ANDRZEJ KRAUZE

After completing an undergraduate psychology course taught by Michael Colombo at the University of Otago in New Zealand, Damian Scarf was hooked on animal cognition. Colombo told Scarf how he and other behavioral researchers were demonstrating that nonhuman animals seemed to possess cognitive abilities that researchers had previously considered to be exclusively human. “Testing these human-unique abilities just seemed awesome, so I switched from zoology to psychology the following year,” Scarf recalls.

Scarf completed his PhD work in Colombo’s lab and is now a lecturer at the University of Otago, where he continues to test the ability of nonhuman animals to display traits supposedly unique to humans. Most of his work involves birds, which have repeatedly upended the concept of human uniqueness. For example, scientists have thoroughly documented the ability of Caledonian crows to use tools, a skill long believed to be employed only by humans. Similarly,...

This year, Scarf, Colombo, and their colleagues tested pigeons’ ability to recognize patterns of letters that appear in the English language. Nearly every day for two years, Scarf trained four pigeons. He would place the birds in a box with a touch screen, and then present the animals with either a real or fake four-letter word, along with a star below the letters. If the word was real, the birds were to touch it with their beaks; if it was fake, they were to touch the star. If the subjects answered correctly, they would get a bit of wheat. At the end of the training, the pigeons were able to recognize dozens of words—including ones they had never seen before—with about 70 percent accuracy (PNAS, 113:11272-76, 2016).

Showing that pigeons have, to a remarkable degree, the ability to process relations between letters in allowable or not allowable sequences is in my view extremely interesting.—Alex Kacelnik,
University of Oxford

“It’s quite a novel finding,” says Alex Kacelnik, who studies comparative cognition at the University of Oxford. “Showing that pigeons have, to a remarkable degree, the ability to process relations between letters in allowable or not allowable sequences is in my view extremely interesting.”

Pigeons, of course, do not use written language, but Scarf suspects that they are accustomed to picking up patterns of visual objects. “The plasticity that seems to be inherent in not only the visual cortex of primates but also the visual cortex of pigeons makes them code letter pairs maybe like they would have coded object combinations or object features in the environment,” he says. Whether they are using the same part of the visual cortex that humans use to process words, however, remains to be seen, Scarf adds. “We do have plans to look, using electrophysiology, to see whether this is all localized to one part of the visual cortex.”

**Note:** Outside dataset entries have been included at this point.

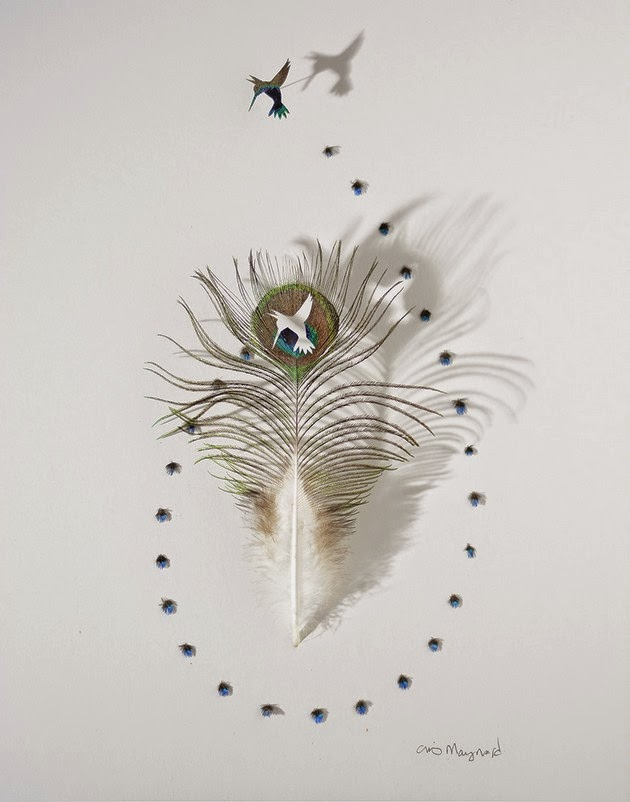 Chris Maynard cut feather art-3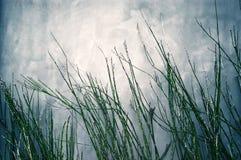 Erba di bambù Fotografia Stock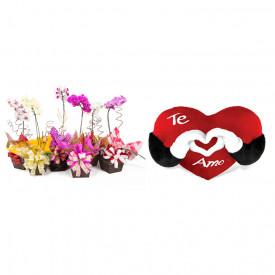 Vaso Plantado Orquídea Variada + Coração Te Amo 40cm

Understanding how birds are capable of performing such advanced mental feats has proved tricky. For instance, in 1998, Nicky Clayton of the University of Cambridge and her colleagues found that scrub jays only searched for cached perishables soon after they had stored them, suggesting the birds think about the future and plan accordingly, but exactly how they do it remains a mystery. “We know they are thinking about it, but we don’t know how they are,” says Clayton. “The way humans do it, we subjectively travel back in the mind’s eye to remember those events and subjectively travel forward in the mind’s eye to think about the future. And in doing so we’re aware of the passage of time, and we’re aware of the subjective nature of self. We don’t know if that’s how animals are doing it.”

In some cases, it’s obvious that the birds are processing stimuli differently than humans are. Just this year, for example, Kacelnik and his University of Oxford colleague, zoologist Antone Martinho, showed that newborn ducklings imprinted the relative sizes and colors of two different objects: if they saw two equal-size objects when they were born, they will follow equal-size objects, even different ones, later in life (Science, 353:286-88, 2016). “This is a quite striking ability,” Kacelnik says. Such relational concepts are thought “to be only available to highly intelligent animals with a high level of training, and these animals do it in 15 minutes after they come out of the egg.”

Indeed, no two species are the same, Kacelnik says. “All species have a common ancestor and share many common processes, but they have also evolved special abilities that are definitely not the same between species,” he says. “Humans cannot navigate home as a pigeon does, and a pigeon cannot play chess as humans do. Claiming that there are no differences is not helpful.”

But Scarf plans to keep his eyes open for more claims of such differences, and in particular, of uniquely human abilities. “There’ll be something else that comes out that people promote as [human- or] primate-unique,” he says, “and we’ll do the same thing we always do, which is try and test it in pigeons.”